Dataset items
-*-*-

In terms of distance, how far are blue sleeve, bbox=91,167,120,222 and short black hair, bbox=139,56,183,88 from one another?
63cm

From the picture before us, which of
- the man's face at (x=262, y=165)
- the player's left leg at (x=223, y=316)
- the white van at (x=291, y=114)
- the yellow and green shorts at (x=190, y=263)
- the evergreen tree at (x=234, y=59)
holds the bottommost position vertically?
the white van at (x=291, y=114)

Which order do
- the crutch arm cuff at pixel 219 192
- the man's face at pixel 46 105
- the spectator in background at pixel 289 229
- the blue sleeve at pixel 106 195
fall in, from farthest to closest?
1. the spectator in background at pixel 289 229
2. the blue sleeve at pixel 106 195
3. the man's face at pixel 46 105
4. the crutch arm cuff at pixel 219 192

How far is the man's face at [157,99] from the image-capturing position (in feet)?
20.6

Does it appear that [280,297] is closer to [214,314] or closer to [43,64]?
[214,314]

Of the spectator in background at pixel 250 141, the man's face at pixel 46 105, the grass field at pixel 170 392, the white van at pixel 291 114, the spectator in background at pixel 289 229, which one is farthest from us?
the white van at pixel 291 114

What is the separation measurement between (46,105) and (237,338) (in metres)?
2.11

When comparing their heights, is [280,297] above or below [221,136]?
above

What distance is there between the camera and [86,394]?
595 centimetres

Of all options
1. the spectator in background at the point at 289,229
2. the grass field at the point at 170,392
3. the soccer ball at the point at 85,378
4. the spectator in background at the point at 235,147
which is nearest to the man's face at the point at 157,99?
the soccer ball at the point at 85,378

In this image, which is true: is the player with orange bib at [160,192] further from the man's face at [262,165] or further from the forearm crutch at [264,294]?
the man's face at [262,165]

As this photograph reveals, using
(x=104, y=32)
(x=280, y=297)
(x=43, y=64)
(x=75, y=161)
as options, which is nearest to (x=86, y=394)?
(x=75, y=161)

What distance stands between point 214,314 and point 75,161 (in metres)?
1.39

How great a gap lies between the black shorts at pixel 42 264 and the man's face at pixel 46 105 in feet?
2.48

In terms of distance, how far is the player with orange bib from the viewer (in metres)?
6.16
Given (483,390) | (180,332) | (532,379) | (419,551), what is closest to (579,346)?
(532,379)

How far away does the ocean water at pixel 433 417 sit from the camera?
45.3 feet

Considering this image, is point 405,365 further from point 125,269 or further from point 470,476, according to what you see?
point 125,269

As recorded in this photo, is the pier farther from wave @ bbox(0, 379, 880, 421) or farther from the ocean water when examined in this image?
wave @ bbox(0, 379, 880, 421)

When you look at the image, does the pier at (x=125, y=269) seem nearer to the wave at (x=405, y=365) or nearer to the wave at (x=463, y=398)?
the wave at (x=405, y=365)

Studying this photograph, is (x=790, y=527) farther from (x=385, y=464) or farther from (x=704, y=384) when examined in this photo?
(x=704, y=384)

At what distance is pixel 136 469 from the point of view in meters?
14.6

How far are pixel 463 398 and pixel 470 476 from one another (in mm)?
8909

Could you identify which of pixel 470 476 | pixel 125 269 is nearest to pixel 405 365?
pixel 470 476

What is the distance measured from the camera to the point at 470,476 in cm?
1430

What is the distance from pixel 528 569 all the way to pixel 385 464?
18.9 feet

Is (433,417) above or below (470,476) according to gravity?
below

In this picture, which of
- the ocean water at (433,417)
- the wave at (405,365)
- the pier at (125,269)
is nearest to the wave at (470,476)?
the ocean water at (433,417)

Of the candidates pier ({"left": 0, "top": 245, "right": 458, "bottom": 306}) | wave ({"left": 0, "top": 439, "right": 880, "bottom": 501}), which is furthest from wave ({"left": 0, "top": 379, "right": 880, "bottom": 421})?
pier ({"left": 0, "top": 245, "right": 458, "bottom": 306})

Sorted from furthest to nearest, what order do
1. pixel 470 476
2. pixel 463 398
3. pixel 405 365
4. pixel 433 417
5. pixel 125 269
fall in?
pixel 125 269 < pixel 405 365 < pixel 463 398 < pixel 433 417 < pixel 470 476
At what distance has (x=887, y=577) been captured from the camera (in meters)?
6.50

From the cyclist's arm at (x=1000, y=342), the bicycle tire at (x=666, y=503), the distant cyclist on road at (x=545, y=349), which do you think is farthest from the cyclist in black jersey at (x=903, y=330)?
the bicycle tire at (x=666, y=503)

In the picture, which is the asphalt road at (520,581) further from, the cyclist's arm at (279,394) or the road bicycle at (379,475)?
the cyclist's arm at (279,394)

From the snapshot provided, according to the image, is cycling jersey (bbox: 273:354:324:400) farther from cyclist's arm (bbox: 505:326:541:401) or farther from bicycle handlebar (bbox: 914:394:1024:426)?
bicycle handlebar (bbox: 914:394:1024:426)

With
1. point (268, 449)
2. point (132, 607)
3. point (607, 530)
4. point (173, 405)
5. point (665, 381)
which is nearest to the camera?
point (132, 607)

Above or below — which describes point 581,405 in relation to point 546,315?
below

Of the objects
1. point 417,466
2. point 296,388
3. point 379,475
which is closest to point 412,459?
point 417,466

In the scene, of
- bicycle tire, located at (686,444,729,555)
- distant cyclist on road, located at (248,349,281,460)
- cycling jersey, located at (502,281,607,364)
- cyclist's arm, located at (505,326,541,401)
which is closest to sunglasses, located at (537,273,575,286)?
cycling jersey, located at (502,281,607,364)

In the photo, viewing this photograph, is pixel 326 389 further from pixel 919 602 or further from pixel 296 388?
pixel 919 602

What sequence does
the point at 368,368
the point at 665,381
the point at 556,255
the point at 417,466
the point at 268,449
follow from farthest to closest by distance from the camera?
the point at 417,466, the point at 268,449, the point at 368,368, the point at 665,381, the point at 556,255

-*-*-

» DIRECTIONS FOR THIS TASK: Put each line of the items above into a JSON list of strings, one string per line. Leave out blank lines.

» EXPECTED OUTPUT:
[
  "In terms of distance, how far are blue sleeve, bbox=91,167,120,222 and short black hair, bbox=139,56,183,88 from one another?",
  "63cm",
  "From the picture before us, which of",
  "- the man's face at (x=262, y=165)",
  "- the player's left leg at (x=223, y=316)",
  "- the white van at (x=291, y=114)",
  "- the yellow and green shorts at (x=190, y=263)",
  "- the evergreen tree at (x=234, y=59)",
  "holds the bottommost position vertically?",
  "the white van at (x=291, y=114)",
  "Which order do",
  "- the crutch arm cuff at pixel 219 192",
  "- the man's face at pixel 46 105",
  "- the spectator in background at pixel 289 229",
  "- the blue sleeve at pixel 106 195",
  "fall in, from farthest to closest?",
  "1. the spectator in background at pixel 289 229",
  "2. the blue sleeve at pixel 106 195",
  "3. the man's face at pixel 46 105",
  "4. the crutch arm cuff at pixel 219 192",
  "How far is the man's face at [157,99] from the image-capturing position (in feet)?",
  "20.6",
  "Does it appear that [280,297] is closer to [214,314] or closer to [43,64]?",
  "[214,314]",
  "Of the spectator in background at pixel 250 141, the man's face at pixel 46 105, the grass field at pixel 170 392, the white van at pixel 291 114, the spectator in background at pixel 289 229, which one is farthest from us?",
  "the white van at pixel 291 114",
  "What is the separation measurement between (46,105) and (237,338) (in metres)?",
  "2.11",
  "When comparing their heights, is [280,297] above or below [221,136]?",
  "above",
  "What distance is there between the camera and [86,394]?",
  "595 centimetres",
  "Of all options",
  "1. the spectator in background at the point at 289,229",
  "2. the grass field at the point at 170,392",
  "3. the soccer ball at the point at 85,378",
  "4. the spectator in background at the point at 235,147",
  "which is nearest to the man's face at the point at 157,99?",
  "the soccer ball at the point at 85,378",
  "In this image, which is true: is the player with orange bib at [160,192] further from the man's face at [262,165] or further from the forearm crutch at [264,294]?",
  "the man's face at [262,165]",
  "As this photograph reveals, using",
  "(x=104, y=32)",
  "(x=280, y=297)",
  "(x=43, y=64)",
  "(x=75, y=161)",
  "as options, which is nearest to (x=86, y=394)?",
  "(x=75, y=161)",
  "What distance stands between point 214,314 and point 75,161 (in metres)?",
  "1.39",
  "How great a gap lies between the black shorts at pixel 42 264 and the man's face at pixel 46 105 in feet?",
  "2.48",
  "In terms of distance, how far is the player with orange bib from the viewer (in metres)?",
  "6.16",
  "Given (483,390) | (180,332) | (532,379) | (419,551), what is closest to (579,346)?",
  "(532,379)",
  "How far away does the ocean water at pixel 433 417 sit from the camera?",
  "45.3 feet",
  "Considering this image, is point 405,365 further from point 125,269 or further from point 470,476, according to what you see?",
  "point 125,269",
  "As recorded in this photo, is the pier farther from wave @ bbox(0, 379, 880, 421) or farther from the ocean water when examined in this image?",
  "wave @ bbox(0, 379, 880, 421)",
  "When you look at the image, does the pier at (x=125, y=269) seem nearer to the wave at (x=405, y=365) or nearer to the wave at (x=463, y=398)?",
  "the wave at (x=405, y=365)",
  "Studying this photograph, is (x=790, y=527) farther from (x=385, y=464) or farther from (x=704, y=384) when examined in this photo?",
  "(x=704, y=384)",
  "At what distance is pixel 136 469 from the point of view in meters?",
  "14.6",
  "How far are pixel 463 398 and pixel 470 476 from one another (in mm)?",
  "8909",
  "Could you identify which of pixel 470 476 | pixel 125 269 is nearest to pixel 405 365?",
  "pixel 470 476",
  "What is the distance measured from the camera to the point at 470,476 in cm?",
  "1430",
  "What is the distance from pixel 528 569 all the way to pixel 385 464?",
  "18.9 feet",
  "Is (433,417) above or below (470,476) according to gravity?",
  "below",
  "In this picture, which of",
  "- the ocean water at (433,417)",
  "- the wave at (405,365)",
  "- the pier at (125,269)",
  "is nearest to the wave at (470,476)?",
  "the ocean water at (433,417)",
  "Of the candidates pier ({\"left\": 0, \"top\": 245, \"right\": 458, \"bottom\": 306}) | wave ({\"left\": 0, \"top\": 439, \"right\": 880, \"bottom\": 501}), which is furthest from wave ({\"left\": 0, \"top\": 379, \"right\": 880, \"bottom\": 421})?",
  "pier ({\"left\": 0, \"top\": 245, \"right\": 458, \"bottom\": 306})",
  "Sorted from furthest to nearest, what order do",
  "1. pixel 470 476",
  "2. pixel 463 398",
  "3. pixel 405 365",
  "4. pixel 433 417",
  "5. pixel 125 269",
  "fall in?",
  "pixel 125 269 < pixel 405 365 < pixel 463 398 < pixel 433 417 < pixel 470 476",
  "At what distance has (x=887, y=577) been captured from the camera (in meters)?",
  "6.50",
  "From the cyclist's arm at (x=1000, y=342), the bicycle tire at (x=666, y=503), the distant cyclist on road at (x=545, y=349), which do you think is farthest from the cyclist in black jersey at (x=903, y=330)?",
  "the bicycle tire at (x=666, y=503)",
  "In the picture, which is the asphalt road at (520,581) further from, the cyclist's arm at (279,394) or the road bicycle at (379,475)?",
  "the cyclist's arm at (279,394)",
  "From the snapshot provided, according to the image, is cycling jersey (bbox: 273:354:324:400) farther from cyclist's arm (bbox: 505:326:541:401) or farther from bicycle handlebar (bbox: 914:394:1024:426)?",
  "bicycle handlebar (bbox: 914:394:1024:426)",
  "With",
  "1. point (268, 449)",
  "2. point (132, 607)",
  "3. point (607, 530)",
  "4. point (173, 405)",
  "5. point (665, 381)",
  "which is nearest to the camera?",
  "point (132, 607)",
  "Above or below — which describes point 581,405 in relation to point 546,315?",
  "below",
  "Of the objects",
  "1. point 417,466",
  "2. point 296,388",
  "3. point 379,475",
  "which is closest to point 412,459?",
  "point 417,466",
  "In the scene, of",
  "- bicycle tire, located at (686,444,729,555)",
  "- distant cyclist on road, located at (248,349,281,460)",
  "- cycling jersey, located at (502,281,607,364)",
  "- cyclist's arm, located at (505,326,541,401)",
  "which is closest to sunglasses, located at (537,273,575,286)?",
  "cycling jersey, located at (502,281,607,364)",
  "In the photo, viewing this photograph, is pixel 326 389 further from pixel 919 602 or further from pixel 296 388?",
  "pixel 919 602",
  "What sequence does",
  "the point at 368,368",
  "the point at 665,381",
  "the point at 556,255",
  "the point at 417,466",
  "the point at 268,449",
  "follow from farthest to closest by distance from the camera?",
  "the point at 417,466, the point at 268,449, the point at 368,368, the point at 665,381, the point at 556,255"
]